Originally published on May 5, 2000 and brought to you today as a time capsule.
Online consumer spending in Britain, Wales and Scotland will soar from US$2.6 billion in 1999 to over $30 billion by 2005, according to Fletcher Research, the UK arm of Forrester Research (Nasdaq: FORR). The report, “UK Online Retail: From Minority to Mainstream,” indicates that wireless devices and interactive TV will fuel the trend.
Online sales in the United Kingdom will account for 7.5 percent of the UK retail market in 2005, a significant rise over a 0.25 online market share in 1999, according to the report.
The predictions by Fletcher are in step with other industry analysts who predict that the United Kingdom and Germany will be central players in an Internet shopping boom in Europe over the next decade.
The report predicts that online spending in leisure travel and computers will lead the surge. UK consumers will spend $748 million online for leisure travel products and some $625 million on computer-related products this year, the report predicts.
Early e-commerce stalwarts like booksellers — particularly Amazon.com, the largest e-commerce store in Europe as well as the United States — will also continue to do well, the report says.
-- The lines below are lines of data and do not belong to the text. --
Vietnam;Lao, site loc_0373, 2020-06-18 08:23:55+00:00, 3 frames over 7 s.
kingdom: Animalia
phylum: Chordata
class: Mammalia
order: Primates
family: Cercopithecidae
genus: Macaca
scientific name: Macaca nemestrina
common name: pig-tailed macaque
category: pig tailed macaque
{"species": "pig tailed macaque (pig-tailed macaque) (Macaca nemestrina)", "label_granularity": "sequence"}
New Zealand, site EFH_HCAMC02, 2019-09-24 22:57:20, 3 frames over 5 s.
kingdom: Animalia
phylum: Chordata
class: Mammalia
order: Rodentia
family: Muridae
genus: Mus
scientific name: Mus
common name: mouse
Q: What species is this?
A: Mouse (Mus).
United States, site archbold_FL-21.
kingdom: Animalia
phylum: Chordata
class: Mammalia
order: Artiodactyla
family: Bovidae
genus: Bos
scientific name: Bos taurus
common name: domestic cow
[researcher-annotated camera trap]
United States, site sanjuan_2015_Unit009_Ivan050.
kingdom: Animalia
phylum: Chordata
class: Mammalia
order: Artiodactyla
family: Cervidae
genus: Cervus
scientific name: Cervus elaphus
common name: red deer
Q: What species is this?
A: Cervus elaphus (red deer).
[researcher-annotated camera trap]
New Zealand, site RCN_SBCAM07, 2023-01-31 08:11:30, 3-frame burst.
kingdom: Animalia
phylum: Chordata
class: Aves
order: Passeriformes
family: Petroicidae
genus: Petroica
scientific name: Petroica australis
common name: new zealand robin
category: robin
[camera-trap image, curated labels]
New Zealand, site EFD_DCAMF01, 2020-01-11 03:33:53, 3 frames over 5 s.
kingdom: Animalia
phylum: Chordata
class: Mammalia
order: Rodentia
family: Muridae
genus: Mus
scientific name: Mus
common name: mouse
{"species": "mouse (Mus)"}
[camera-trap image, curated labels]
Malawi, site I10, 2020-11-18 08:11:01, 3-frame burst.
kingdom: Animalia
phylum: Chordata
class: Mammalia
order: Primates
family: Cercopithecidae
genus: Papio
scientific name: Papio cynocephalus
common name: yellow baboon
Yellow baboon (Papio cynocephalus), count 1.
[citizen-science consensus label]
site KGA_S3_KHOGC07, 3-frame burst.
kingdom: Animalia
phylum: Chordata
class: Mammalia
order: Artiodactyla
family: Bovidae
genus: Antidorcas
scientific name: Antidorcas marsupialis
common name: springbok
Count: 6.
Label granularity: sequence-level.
Fletcher also singled out the online grocery market as one to watch, as UK brick-and-mortar giants like Tesco jump onto the Web.
Banking On Wireless
While lagging behind the United States in a number of key areas, the European Internet has the built-in advantage of a sophisticated wireless device market, and it will utilize that strength in the future, Fletcher predicted.
Unlike the United States, where the use of wireless devices is limited to concentrated pockets and demographics, handheld wireless use in countries across Europe is widespread. Its use is increasing in the United Kingdom as well, and new innovations are expected to bring Internet access to a wider demographic.
Fletcher also said that UK online retailers will beef up their customer relationship management (CRM) services in the future and move beyond rudimentary levels to focused personalization and search capabilities.
Still, there are fixed barriers to online retail in Europe, and the United Kingdom in particular, that need to be addressed, Fletcher says. The European Union estimates that only 12 percent of European households are wired to the Internet, compared to approximately 50 percent in the United States.
Local rules governing Internet access present prohibitive barriers to e-commerce across the unified European Union. Officials say that the Union will need to develop a standard for language translation throughout the continent in order to fully capitalize on the Internet’s potential.